Si par les choix individuels qu’ils accomplissent les porteurs de parts sont à l’origine d’une distribution collective ou générale typée, nous conjecturons que les réseaux de praticiens influencent aussi les décisions des porteurs de parts. Le choix d’un emplacement pour y installer par exemple des locaux professionnels constitue pour le chef d’entreprise une assurance. En jetant son dévolu, après en avoir discuté avec ses conseillers, sur un emplacement coté et offrant de meilleures possibilités de revente, non seulement il limite les risques de son investissement mais contribue aussi à conforter l’« élitisation » et/ou la marginalisation de certains lieux d’implantation économique. Nous pourrions avancer la même idée en ce qui concerne les SCI d’habitation – quand elles ne portent pas sur des héritages – dans la mesure où les choix d’implantation ne se font pas au hasard et suivent les conditions du marché. Reste à savoir in fine si les seuls critères économiques immobiliers, la poursuite d’avantages comparatifs 138 , sont discriminants dans les décisions, préférences et arbitrages ou bien si des critères plus socio-symboliques, des valences positives et négatives, peuvent rentrer en ligne de compte – comme par exemple préférer s’établir dans un endroit onéreux mais paré de prestige social et d’une population « triée sur le volet » – pour saisir d’éventuels processus de grégarisme, d’auto-agrégation et de ségrégation 139 .
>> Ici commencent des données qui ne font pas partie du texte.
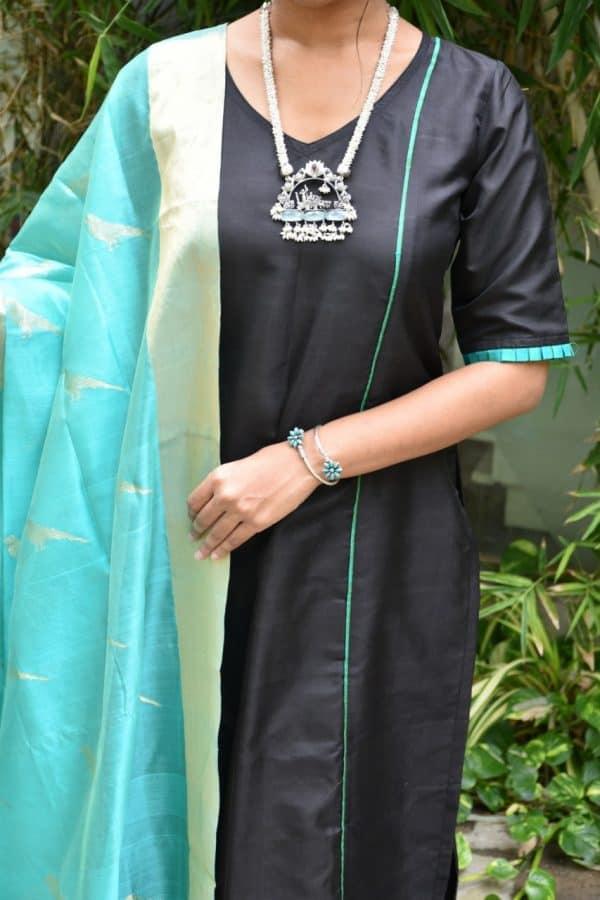 Black silk kurta with uppada dupatta 1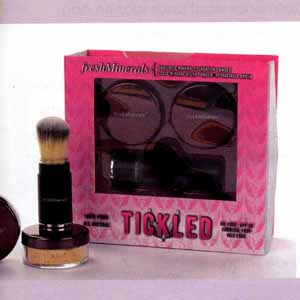 72-freshMinerals Tickled Kit in Schoonheidsspecialist april-2010_WEB.jpg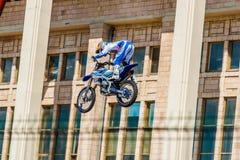 Moto自由式展示FMX大师 莫斯科, 2014年7月26日 库存照片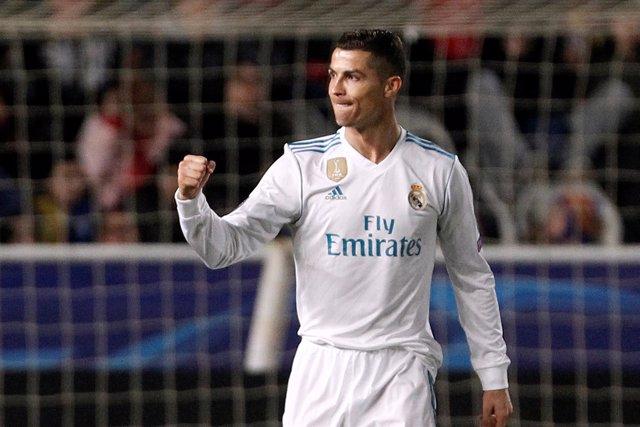 Cristiano Ronaldo celebra sus 100 goles en Europa con el Real Madrid
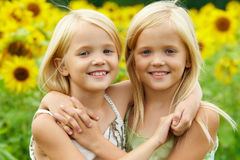 Abrazo de hermanas Fotos de archivo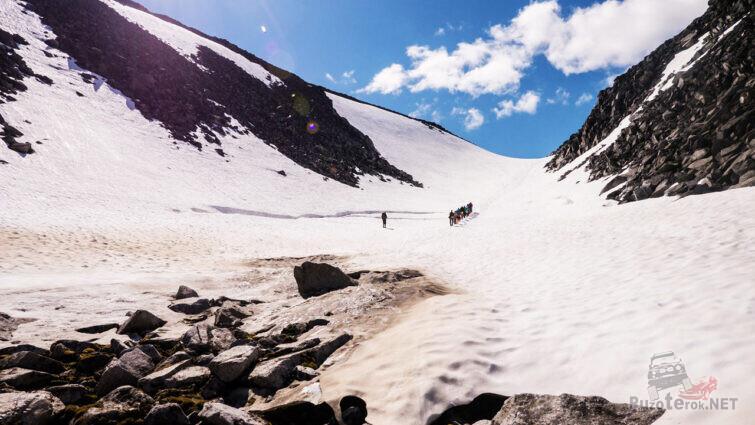 Снежная лощина на пути к вершине горы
Le processus de diffusion de la connaissance sociétaire, entendu dans le cas présent comme un mélange d’informations juridico-financières et d’informations annexes sur des marchés immobiliers attractifs, nous permet de dévoiler que les réseaux de praticiens ne seraient pas étrangers à la (re)formulation de la dimension spatiale des projets et stratégies patrimoniaux des porteurs de parts. Ils s’apparenteraient même de notre point de vue à des acteurs du tri urbain.

Notes
136.

Nous aborderons cette question des arbitrages dans le chapitre 6. Pour une analyse d’ordre historique, géographique et financier de celle-ci, cf. Claude HEURTEUX, L’immobilier d’entreprise, Paris, PUF, « Que sais-je ? », 1993, p. 63-87.

137.

Cf. Jacques MALEYZIEUX, « L’immobilier d’entreprise : dynamique spatiale », in Michel SAVY et Pierre VELTZ (dir.), Les nouveaux espaces de l’entreprise, op. cit., p. 122-133. Voir aussi dans le même ouvrage, la contribution de Pierre VELTZ, « Logiques d’entreprise et territoires : des nouvelles règles du jeu », p. 47-79.

138.

Cf. Jean REMY, La ville, phénomène économique, Paris, Anthropos, « La bibliothèque des formes », 2ème édition, 2000 (1966), p. 183. Pour l’auteur, le regroupement d’entreprises dans des zones spécifiques procède d’une localisation leur offrant des avantages comparatifs et qui est ce faisant productrice d’économies de localisation, d’agglomération ou d’urbanisation.

139.

La problématisation de cette question doit beaucoup au travaux de l’Ecole de Chicago et notamment au texte fondateur de Robert E. PARK, « Propositions de recherche sur le comportement en milieu urbain » (1925), in Yves GRAFMEYER et Isaac JOSEPH, Textes traduits et présentés par, L’Ecole de Chicago. Naissance de l’écologie urbaine, Paris, Aubier, « Champ urbain », 1990 (1979, 1984), p. 83-130. Pour lui, les convenances, les goûts personnels, les intérêts professionnels et économiques tendent à la ségrégation, donc à une répartition normée des populations et des activités dans les grandes villes. S’il importe de comparer les idiosyncrasies dans la distribution de la population urbaine, il importe aussi de repérer les « aires naturelles » ou les « aires de ségrégation » qui dans leur juxtaposition composent l’ensemble urbain.